Certo l’acustica della Basilica di Santa Maria Maggiore, sede del secondo dei concerti in programma (il primo prevedeva la Sinfonia n° 7 di Anton Bruckner con i Winer diretti da Gerges Prêtre, ndr) è forse maggiormente ingrata (la volta a cassettoni, si sa, non aiuta) ma è pur vero che un concerto non è una messa, e se la prima ha al centro il rito, il secondo ha al centro la musica. E con l’orchestra collocata come di consueto ai piedi dell’altare maggiore, l’infelice esperienza petrina si è fatta dimenticare presto. Una volta notato che il programma scelto ha messo in luce solo in parte, complice la bacchetta di Mena, le eccelse qualità dell’orchestra, è opportuno fare i dovuti distinguo.
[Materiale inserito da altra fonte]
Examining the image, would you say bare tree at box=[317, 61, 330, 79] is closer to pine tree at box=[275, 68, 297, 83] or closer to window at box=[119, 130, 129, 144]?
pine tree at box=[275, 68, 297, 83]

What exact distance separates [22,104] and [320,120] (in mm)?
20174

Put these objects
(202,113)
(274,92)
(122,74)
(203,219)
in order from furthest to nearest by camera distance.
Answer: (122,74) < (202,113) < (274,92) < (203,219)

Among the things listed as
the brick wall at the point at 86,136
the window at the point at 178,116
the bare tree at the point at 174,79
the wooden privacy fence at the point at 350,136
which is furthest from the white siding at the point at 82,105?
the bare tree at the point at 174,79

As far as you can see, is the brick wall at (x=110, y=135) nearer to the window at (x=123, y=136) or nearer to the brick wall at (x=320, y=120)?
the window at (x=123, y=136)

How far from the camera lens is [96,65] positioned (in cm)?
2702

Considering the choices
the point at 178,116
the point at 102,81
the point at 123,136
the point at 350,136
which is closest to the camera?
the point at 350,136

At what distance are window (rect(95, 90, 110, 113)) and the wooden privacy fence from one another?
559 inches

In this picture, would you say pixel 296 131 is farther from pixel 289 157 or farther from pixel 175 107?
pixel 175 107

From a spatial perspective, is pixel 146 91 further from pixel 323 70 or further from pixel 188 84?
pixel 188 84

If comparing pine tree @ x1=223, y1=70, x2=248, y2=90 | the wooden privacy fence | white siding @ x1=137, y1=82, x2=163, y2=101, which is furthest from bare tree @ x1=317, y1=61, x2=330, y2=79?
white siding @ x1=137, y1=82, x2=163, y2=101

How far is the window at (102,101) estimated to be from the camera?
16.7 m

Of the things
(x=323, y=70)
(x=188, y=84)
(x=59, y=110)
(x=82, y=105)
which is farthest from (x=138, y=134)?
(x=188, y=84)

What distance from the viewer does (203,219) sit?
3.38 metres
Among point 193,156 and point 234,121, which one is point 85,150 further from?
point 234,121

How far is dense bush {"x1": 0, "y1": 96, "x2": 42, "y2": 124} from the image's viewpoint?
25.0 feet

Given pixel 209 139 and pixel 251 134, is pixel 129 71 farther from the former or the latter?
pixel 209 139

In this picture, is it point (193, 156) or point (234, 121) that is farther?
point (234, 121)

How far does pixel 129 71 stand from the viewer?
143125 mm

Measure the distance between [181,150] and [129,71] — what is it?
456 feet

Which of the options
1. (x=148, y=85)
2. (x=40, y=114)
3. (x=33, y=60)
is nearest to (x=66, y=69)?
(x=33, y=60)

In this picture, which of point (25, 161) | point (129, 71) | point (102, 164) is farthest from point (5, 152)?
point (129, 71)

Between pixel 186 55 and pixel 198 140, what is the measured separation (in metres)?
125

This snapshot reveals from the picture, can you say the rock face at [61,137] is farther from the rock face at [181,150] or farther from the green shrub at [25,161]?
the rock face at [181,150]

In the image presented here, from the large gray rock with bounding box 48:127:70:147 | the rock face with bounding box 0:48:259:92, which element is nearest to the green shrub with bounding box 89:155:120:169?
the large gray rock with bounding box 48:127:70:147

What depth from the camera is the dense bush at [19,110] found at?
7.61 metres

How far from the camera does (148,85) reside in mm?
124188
Nella Sinfonia della Cantata Gott allein mein Herze haben ad esempio oboe, corno inglese e violino primo (spesso impegnato in episodi solistici) hanno poco spazio per emergere dal raffinato disegno contrappuntistico degli archi, e la linea del basso continuo, perde qualcosa nella sfrontatezza dello staccato. Il concerto per Violino K. 207, in cui Mena si avvale di Julia Fischer e del suo Giovanni Battista Guadagnini classe1742 è il “pezzo forte” della serata: sebbene l’artista tedesca si scaldi in itinere (nella prima metà dell’Allegro iniziale la resa delle parti virtuose ha lievi imprecisioni), le impervie cadenze risuonano sontuose negli ampi spazi della basilica e l’attacco del Presto si guadagna un posto tutto suo nella storia dell’esecuzione. Ma esiti sbalorditivi la Fischer e Mena li raggiungono nel secondo tempo (l’Adagio) dove il fluire del dialogo fra solo e orchestra è in più punti davvero commovente. Che la direzione operi però per “simpatie”, ossia prediligendo i tempi lenti a quelli rapidi, nei quali declina la responsabilità interpretativa al mero fattore ritmico, lo rivela anche la VII di Dvorák. Qui è solo il Poco Adagio ad essere intriso di passione nel fraseggio e trasporto nelle dinamiche, mentre gli altri tre tempi (i cui esiti sono singolarmente apprezzabili) hanno purtroppo vita propria e indipendente, a discapito dell’unitarietà della composizione sinfonica. Al termine, il pubblico (invero piuttosto “abbottonato” nel corso dalla serata) ha tributato un sincero successo, anche se il secondo tempo del Concerto di Mozart era da standing-ovation.